Required tasks:
(a) Duplicate the stretch of the Prince Caspian passage from "Naturally, the four" through "rest to follow.".
(b) In the Prince Caspian passage, who has usurped the throne?
(c) Resume the Prince Caspian passage, starting right after its final sentence.

Excerpt provided:
====
This time around, the danger has passed and the Underground is full of children who are catching trains to return to their families. But shades of "Harry Potter," just as the children are wondering aloud when Aslan will summon them back, a portal opens in the Underground and they pass into the world of Narnia again, which is unrecognizable to them because of all the changes. Then again, it's been roughly 1300 years, Narnian time, since the children ruled, and legend has it that by blowing a horn the "old kings and queens of Narnia" could be summoned to help them reclaim their land. You see, the Narnians have been driven so far underground that many of the "children of Adam" who now prevail over the land had thought them extinct. We're introduced to Prince Caspian (Ben Barnes), a 20-something lad whom we learn is the son of the real king who is missing and presumed dead. In power is his uncle, Miraz (Sergio Castellitto), who has usurped the throne. And on the day that his queen gives birth to a son, he sends soldiers to fill Caspian's bed full of crossbow arrows. But Dr. Cornelius (Vincent Grass) has aided the Prince's escape, and has given him the horn to blow in case of emergency.

Naturally, the four Pevensie children are a little younger than the Prince expected, because when they returned to London they realized that only a short while had passed in Earth time, and they seem younger still as their confusion makes them seem a bit slow-witted. So what happened to Narnia and the Narnians? Prince Caspian discovers several Narnians (or vice versa), and soon he's recruiting them for an army so that he can reclaim his kingdom. And the four kings and queens of old do the same, this time with help from a dwarf named Trumpkin (Peter Dinklage). Meanwhile, the youngest Pevensie keeps thinking she's seeing Aslan, and wants the rest to follow.
====
Dataset excerpts:
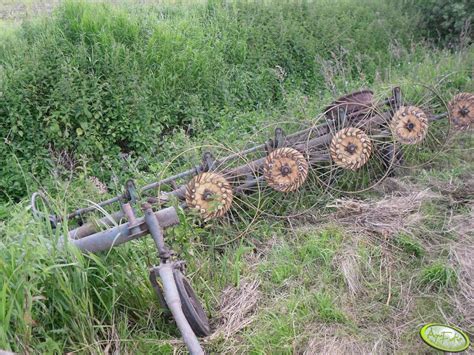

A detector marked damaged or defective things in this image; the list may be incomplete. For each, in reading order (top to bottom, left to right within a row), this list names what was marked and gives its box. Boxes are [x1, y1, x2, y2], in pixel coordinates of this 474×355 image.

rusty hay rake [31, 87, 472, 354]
====
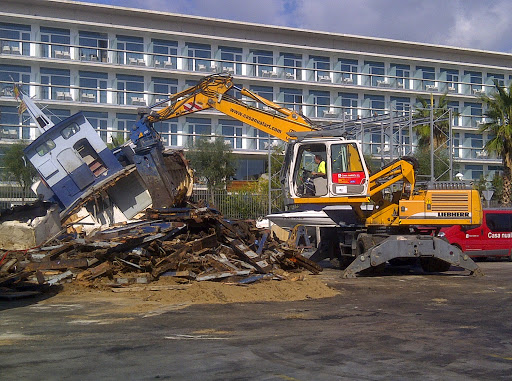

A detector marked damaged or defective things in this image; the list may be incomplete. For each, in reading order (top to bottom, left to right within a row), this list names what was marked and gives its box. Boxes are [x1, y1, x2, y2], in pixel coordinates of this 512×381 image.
====
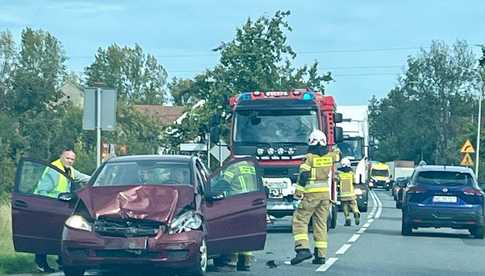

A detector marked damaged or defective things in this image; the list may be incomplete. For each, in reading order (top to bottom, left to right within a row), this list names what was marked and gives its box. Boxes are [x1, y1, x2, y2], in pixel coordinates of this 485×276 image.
====
Answers by item number:
(a)
Naturally, the four Pevensie children are a little younger than the Prince expected, because when they returned to London they realized that only a short while had passed in Earth time, and they seem younger still as their confusion makes them seem a bit slow-witted. So what happened to Narnia and the Narnians? Prince Caspian discovers several Narnians (or vice versa), and soon he's recruiting them for an army so that he can reclaim his kingdom. And the four kings and queens of old do the same, this time with help from a dwarf named Trumpkin (Peter Dinklage). Meanwhile, the youngest Pevensie keeps thinking she's seeing Aslan, and wants the rest to follow.

(b) Miraz, Prince Caspian's uncle.

(c)
The plotting isn't exactly plodding, but there just aren't as many elements to create and sustain tension this second installment, and the children being older have lost a little of their freshness and charm. Or maybe it's just that the script didn't allow for the same level of sibling rivalry and meaningful character interaction as the first. The emphasis is instead on political intrigue and a succession of battles, including a leader-against-leader fight that will remind moviegoers of "Troy." Trumpkin, for example, doesn't have the same level of emotional engagement with the children as the beloved satyr, Mr. Tumnus (James McAvoy), whom they first met when they entered this strange world. And as a villain, the bearded Miraz looks and snarls just like any other scruffy medieval-looking bad guy--far removed from the icy personality of the White Witch. The closest we get to personality comes from a swashbuckling mouse who provides the same measure of comic relief as Puss in Boots from "Shrek 2."